Start of Block
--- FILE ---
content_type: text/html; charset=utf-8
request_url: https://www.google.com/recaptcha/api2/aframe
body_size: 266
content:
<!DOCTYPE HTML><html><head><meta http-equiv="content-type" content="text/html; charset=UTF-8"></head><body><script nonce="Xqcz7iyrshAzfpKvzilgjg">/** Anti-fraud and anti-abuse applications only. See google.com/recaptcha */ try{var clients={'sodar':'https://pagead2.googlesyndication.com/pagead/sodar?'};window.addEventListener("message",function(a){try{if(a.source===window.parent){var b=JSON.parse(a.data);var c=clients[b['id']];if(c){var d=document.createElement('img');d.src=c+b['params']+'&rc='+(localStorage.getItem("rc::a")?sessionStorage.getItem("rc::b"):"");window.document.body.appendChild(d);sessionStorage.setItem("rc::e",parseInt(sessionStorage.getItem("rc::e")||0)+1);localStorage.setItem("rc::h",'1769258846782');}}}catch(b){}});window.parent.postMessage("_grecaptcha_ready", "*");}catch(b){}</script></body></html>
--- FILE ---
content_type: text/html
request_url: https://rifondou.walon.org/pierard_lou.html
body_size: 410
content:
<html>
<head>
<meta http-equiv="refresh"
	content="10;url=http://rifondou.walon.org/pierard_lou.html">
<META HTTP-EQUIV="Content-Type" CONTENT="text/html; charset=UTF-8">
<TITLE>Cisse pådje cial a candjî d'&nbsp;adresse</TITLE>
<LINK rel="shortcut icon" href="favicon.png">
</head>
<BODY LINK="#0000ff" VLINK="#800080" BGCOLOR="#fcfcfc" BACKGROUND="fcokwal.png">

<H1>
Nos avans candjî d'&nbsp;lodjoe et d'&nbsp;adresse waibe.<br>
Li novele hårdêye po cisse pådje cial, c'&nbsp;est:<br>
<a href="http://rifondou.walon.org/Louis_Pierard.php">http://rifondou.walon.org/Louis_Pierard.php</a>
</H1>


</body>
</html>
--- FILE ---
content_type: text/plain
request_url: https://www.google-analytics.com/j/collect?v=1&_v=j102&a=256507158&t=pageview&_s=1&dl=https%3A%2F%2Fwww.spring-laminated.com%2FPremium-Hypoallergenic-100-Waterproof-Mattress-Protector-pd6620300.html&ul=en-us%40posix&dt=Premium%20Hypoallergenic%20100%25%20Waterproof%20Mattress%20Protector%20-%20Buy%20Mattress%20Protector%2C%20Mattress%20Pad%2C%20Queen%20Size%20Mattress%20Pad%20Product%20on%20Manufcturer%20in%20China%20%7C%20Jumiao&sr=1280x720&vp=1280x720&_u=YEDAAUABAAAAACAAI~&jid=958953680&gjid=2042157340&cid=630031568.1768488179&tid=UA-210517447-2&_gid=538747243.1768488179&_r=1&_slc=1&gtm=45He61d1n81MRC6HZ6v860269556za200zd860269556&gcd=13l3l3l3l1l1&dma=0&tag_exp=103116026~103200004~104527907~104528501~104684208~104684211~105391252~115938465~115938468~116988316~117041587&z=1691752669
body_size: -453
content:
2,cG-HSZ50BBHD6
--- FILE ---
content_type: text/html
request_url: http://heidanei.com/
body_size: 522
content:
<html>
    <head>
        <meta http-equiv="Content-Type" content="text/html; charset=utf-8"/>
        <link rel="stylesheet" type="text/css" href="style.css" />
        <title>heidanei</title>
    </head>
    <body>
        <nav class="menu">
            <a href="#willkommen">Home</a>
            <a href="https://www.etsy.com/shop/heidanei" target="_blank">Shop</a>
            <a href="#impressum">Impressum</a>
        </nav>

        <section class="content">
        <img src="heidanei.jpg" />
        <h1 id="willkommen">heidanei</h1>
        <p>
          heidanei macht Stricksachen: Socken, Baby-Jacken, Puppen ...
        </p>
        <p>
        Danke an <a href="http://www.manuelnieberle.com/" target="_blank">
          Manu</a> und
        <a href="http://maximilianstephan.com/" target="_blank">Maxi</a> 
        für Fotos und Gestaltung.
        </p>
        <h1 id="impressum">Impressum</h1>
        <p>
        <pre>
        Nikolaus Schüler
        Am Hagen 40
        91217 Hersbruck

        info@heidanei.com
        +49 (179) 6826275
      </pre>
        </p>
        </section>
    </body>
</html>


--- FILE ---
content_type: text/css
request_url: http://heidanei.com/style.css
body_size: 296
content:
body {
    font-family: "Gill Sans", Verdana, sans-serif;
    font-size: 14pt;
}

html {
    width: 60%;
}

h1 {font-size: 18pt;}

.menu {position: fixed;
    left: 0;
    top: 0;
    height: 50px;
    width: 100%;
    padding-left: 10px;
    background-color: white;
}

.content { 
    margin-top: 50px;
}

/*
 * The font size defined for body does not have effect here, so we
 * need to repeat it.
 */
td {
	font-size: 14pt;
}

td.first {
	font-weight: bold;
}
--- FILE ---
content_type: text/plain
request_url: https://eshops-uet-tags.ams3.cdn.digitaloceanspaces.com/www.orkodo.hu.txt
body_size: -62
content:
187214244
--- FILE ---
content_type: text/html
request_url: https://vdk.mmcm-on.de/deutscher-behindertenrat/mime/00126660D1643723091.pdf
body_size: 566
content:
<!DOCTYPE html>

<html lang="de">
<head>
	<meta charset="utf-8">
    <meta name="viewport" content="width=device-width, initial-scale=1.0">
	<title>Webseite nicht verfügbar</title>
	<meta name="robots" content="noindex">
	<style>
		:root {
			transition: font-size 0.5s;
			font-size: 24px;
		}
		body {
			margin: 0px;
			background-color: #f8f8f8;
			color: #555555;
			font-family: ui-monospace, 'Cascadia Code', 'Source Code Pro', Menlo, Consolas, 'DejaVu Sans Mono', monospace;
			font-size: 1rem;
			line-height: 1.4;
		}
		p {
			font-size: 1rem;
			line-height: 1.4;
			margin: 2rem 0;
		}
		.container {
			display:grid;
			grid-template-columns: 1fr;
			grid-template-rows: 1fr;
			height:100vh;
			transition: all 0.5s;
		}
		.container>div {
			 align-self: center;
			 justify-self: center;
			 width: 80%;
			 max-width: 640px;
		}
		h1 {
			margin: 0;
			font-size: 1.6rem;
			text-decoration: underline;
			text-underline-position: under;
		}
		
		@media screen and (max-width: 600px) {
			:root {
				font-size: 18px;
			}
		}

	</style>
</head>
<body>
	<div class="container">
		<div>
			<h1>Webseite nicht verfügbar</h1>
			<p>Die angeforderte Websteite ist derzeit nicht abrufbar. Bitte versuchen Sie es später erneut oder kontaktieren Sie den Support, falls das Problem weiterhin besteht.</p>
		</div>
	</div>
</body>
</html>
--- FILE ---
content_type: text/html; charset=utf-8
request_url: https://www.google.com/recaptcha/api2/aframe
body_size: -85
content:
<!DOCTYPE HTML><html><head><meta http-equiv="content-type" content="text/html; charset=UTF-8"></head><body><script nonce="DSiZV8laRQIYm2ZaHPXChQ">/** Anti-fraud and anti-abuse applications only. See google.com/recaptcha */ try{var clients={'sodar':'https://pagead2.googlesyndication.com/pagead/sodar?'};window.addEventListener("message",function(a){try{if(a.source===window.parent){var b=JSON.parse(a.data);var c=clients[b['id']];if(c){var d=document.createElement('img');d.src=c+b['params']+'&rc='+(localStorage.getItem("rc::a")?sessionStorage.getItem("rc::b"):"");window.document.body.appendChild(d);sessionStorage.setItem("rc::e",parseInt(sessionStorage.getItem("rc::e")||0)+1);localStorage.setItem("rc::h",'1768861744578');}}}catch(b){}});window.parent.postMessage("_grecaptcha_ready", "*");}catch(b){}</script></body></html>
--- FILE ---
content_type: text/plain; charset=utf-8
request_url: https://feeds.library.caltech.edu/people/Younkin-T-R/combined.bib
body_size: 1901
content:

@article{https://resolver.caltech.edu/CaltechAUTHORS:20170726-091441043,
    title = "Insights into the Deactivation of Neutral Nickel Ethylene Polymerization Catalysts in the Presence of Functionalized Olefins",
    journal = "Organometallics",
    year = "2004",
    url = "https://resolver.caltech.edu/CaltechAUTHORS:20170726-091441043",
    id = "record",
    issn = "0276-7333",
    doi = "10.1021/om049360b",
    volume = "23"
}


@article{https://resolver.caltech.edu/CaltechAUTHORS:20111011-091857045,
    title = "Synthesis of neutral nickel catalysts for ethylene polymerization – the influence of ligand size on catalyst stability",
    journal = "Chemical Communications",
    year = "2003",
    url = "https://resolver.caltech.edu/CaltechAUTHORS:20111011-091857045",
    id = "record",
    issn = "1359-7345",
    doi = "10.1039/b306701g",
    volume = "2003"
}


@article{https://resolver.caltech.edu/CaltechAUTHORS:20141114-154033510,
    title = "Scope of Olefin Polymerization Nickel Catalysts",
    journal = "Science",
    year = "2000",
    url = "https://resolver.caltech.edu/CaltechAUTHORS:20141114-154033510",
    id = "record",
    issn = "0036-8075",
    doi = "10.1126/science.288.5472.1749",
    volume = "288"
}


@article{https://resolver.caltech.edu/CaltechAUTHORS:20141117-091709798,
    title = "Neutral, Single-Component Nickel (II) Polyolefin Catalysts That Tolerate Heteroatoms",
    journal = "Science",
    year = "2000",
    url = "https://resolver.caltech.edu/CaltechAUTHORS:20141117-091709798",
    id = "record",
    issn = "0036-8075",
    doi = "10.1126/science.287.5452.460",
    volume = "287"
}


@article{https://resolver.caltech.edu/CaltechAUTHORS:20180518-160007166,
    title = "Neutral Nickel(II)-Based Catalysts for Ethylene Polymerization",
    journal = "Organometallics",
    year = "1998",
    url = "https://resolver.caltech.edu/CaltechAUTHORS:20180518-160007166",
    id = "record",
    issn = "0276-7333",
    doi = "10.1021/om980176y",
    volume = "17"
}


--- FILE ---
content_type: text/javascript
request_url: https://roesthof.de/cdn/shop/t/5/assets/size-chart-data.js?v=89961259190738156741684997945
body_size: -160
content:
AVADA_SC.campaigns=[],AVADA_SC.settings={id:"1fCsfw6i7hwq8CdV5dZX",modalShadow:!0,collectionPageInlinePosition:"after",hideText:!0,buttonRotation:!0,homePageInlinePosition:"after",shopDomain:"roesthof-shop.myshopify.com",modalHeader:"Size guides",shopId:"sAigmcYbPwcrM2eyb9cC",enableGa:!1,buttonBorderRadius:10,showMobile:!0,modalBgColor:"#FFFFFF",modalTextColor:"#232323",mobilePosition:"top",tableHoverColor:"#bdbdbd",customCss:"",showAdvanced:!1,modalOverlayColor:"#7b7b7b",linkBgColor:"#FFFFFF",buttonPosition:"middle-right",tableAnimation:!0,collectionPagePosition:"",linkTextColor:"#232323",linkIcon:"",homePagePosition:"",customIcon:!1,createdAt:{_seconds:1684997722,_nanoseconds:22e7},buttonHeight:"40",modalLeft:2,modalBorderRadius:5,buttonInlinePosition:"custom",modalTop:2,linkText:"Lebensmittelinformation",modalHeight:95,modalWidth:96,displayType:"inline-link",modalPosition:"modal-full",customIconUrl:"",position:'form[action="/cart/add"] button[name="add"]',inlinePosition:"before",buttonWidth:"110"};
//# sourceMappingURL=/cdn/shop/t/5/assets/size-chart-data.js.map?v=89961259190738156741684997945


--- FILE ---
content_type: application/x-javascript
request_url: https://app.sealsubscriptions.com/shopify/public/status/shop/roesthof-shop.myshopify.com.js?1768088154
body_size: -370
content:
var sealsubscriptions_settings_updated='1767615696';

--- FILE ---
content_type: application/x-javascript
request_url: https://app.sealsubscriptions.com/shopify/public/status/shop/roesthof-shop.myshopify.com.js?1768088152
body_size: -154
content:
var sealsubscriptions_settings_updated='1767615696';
End of Block
*Work instructions*
Find the string "style" in the material above, and report every line where it occurs.

*Output below*
        <link rel="stylesheet" type="text/css" href="style.css" />
request_url: http://heidanei.com/style.css
	<style>
	</style>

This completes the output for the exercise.